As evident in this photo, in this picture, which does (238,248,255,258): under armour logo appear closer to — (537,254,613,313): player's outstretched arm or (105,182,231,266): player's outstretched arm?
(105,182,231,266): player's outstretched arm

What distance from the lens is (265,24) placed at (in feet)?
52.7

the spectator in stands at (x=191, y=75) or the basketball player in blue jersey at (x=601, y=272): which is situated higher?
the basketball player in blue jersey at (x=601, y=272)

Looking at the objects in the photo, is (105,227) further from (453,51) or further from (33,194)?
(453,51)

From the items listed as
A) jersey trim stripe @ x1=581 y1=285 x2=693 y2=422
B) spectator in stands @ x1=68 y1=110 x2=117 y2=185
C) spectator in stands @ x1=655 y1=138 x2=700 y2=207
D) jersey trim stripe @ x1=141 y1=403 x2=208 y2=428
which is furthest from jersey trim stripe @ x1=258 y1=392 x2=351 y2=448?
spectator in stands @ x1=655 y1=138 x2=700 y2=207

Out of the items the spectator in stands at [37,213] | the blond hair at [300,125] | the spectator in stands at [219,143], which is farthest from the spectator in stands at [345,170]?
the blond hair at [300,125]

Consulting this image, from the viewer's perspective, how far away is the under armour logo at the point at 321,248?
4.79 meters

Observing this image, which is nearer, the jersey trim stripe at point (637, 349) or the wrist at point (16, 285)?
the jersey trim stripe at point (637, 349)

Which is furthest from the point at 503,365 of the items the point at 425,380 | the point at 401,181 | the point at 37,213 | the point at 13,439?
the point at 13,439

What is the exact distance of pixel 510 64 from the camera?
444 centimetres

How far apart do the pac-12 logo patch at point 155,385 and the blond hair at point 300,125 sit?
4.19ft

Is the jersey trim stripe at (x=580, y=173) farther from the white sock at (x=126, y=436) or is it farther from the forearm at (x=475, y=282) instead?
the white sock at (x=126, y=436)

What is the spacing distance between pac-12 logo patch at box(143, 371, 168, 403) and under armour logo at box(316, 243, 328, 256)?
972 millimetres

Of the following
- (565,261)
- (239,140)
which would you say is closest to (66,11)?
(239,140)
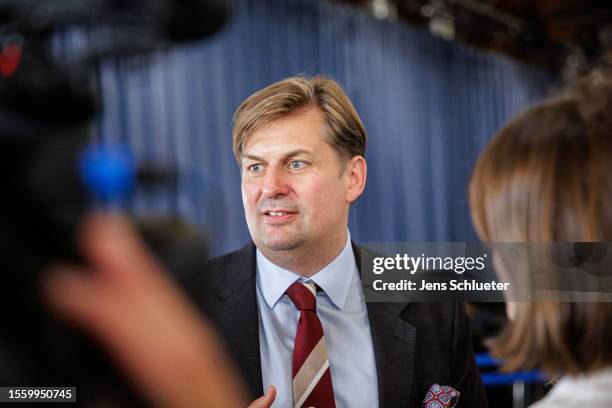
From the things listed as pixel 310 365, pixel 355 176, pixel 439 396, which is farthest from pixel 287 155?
pixel 439 396

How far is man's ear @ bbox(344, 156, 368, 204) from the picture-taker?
1699 mm

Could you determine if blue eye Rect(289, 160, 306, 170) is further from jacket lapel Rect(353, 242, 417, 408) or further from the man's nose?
jacket lapel Rect(353, 242, 417, 408)

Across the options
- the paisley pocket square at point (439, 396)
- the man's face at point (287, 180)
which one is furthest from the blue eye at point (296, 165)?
the paisley pocket square at point (439, 396)

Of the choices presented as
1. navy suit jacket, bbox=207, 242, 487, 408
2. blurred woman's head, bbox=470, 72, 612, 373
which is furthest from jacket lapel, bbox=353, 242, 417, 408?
blurred woman's head, bbox=470, 72, 612, 373

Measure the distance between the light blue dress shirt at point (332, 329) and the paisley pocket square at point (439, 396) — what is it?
0.12 meters

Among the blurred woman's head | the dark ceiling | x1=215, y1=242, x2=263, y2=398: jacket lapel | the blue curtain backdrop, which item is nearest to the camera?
the blurred woman's head

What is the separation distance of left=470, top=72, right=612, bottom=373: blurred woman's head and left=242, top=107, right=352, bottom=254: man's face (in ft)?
1.80

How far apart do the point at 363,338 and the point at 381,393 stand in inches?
4.6

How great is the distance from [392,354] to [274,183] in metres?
0.43

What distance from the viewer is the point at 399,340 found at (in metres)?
1.68

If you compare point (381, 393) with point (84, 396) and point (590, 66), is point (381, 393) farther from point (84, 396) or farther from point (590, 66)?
point (590, 66)

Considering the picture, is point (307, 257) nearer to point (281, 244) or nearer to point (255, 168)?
point (281, 244)

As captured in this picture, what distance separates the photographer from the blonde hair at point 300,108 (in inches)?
64.4

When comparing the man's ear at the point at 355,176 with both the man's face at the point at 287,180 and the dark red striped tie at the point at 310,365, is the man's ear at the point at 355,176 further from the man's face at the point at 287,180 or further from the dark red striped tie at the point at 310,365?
the dark red striped tie at the point at 310,365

+ + + + + + +

Exercise directions - Output all the records, word for word, with no pictures in the copy.

Completed task -
As evident in this photo, in this picture, which does (238,248,255,258): under armour logo appear closer to — (537,254,613,313): player's outstretched arm or (105,182,231,266): player's outstretched arm?
(105,182,231,266): player's outstretched arm

What distance from the lens is (265,24) placed at (in feet)?
52.7

the spectator in stands at (x=191, y=75) or the basketball player in blue jersey at (x=601, y=272): which is situated higher?
the basketball player in blue jersey at (x=601, y=272)

Looking at the objects in the photo, is (105,227) further from (453,51) or further from (33,194)?
(453,51)

From the items listed as
A) jersey trim stripe @ x1=581 y1=285 x2=693 y2=422
B) spectator in stands @ x1=68 y1=110 x2=117 y2=185
C) spectator in stands @ x1=655 y1=138 x2=700 y2=207
D) jersey trim stripe @ x1=141 y1=403 x2=208 y2=428
which is furthest from jersey trim stripe @ x1=258 y1=392 x2=351 y2=448?
spectator in stands @ x1=655 y1=138 x2=700 y2=207

Out of the items the spectator in stands at [37,213] | the blond hair at [300,125] | the spectator in stands at [219,143], which is farthest from the spectator in stands at [345,170]?
the blond hair at [300,125]

Consulting this image, from the viewer's perspective, how far away is the under armour logo at the point at 321,248?
4.79 meters

Observing this image, which is nearer, the jersey trim stripe at point (637, 349) or the wrist at point (16, 285)?
the jersey trim stripe at point (637, 349)

Which is furthest from the point at 503,365 of the items the point at 425,380 | the point at 401,181 | the point at 37,213 | the point at 13,439?
the point at 13,439

What is the exact distance of pixel 510 64 from the camera?
444 centimetres

How far apart do the pac-12 logo patch at point 155,385 and the blond hair at point 300,125 sit?
4.19ft

Is the jersey trim stripe at (x=580, y=173) farther from the white sock at (x=126, y=436) or is it farther from the forearm at (x=475, y=282) instead?
the white sock at (x=126, y=436)

What is the spacing distance between pac-12 logo patch at box(143, 371, 168, 403) and under armour logo at box(316, 243, 328, 256)?
972 millimetres

Of the following
- (565,261)
- (239,140)
which would you say is closest to (66,11)?
(239,140)
From the things listed as pixel 310 365, pixel 355 176, pixel 439 396, which is farthest from pixel 287 155?
pixel 439 396

How far is man's ear @ bbox(344, 156, 368, 204) from the picture-taker?
1699 mm

Could you determine if blue eye Rect(289, 160, 306, 170) is further from jacket lapel Rect(353, 242, 417, 408) or further from the man's nose?
jacket lapel Rect(353, 242, 417, 408)

Across the options
- the paisley pocket square at point (439, 396)
- the man's face at point (287, 180)
which one is furthest from the blue eye at point (296, 165)?
the paisley pocket square at point (439, 396)

Of the choices presented as
1. navy suit jacket, bbox=207, 242, 487, 408
2. blurred woman's head, bbox=470, 72, 612, 373
which is furthest from jacket lapel, bbox=353, 242, 417, 408?
blurred woman's head, bbox=470, 72, 612, 373

Measure the distance between the light blue dress shirt at point (332, 329) and the paisley pocket square at point (439, 396) — what is it?
0.12 meters

Among the blurred woman's head | the dark ceiling | x1=215, y1=242, x2=263, y2=398: jacket lapel | the blue curtain backdrop, which item is nearest to the camera?
the blurred woman's head

What is the separation distance of left=470, top=72, right=612, bottom=373: blurred woman's head and left=242, top=107, right=352, bottom=254: man's face (in ft)?
1.80

How far apart do the point at 363,338 and the point at 381,393 stand in inches?
4.6

How great is the distance from [392,354] to [274,183] in metres?
0.43

What distance from the viewer is the point at 399,340 found at (in metres)?
1.68

If you compare point (381, 393) with point (84, 396) and point (590, 66), is point (381, 393) farther from point (84, 396) or farther from point (590, 66)?
point (590, 66)

Considering the picture, is point (307, 257) nearer to point (281, 244) or nearer to point (255, 168)?
point (281, 244)

As captured in this picture, what distance separates the photographer from the blonde hair at point 300,108 (in inches)?
64.4

When comparing the man's ear at the point at 355,176 with both the man's face at the point at 287,180 and the dark red striped tie at the point at 310,365, is the man's ear at the point at 355,176 further from the man's face at the point at 287,180 or further from the dark red striped tie at the point at 310,365?
the dark red striped tie at the point at 310,365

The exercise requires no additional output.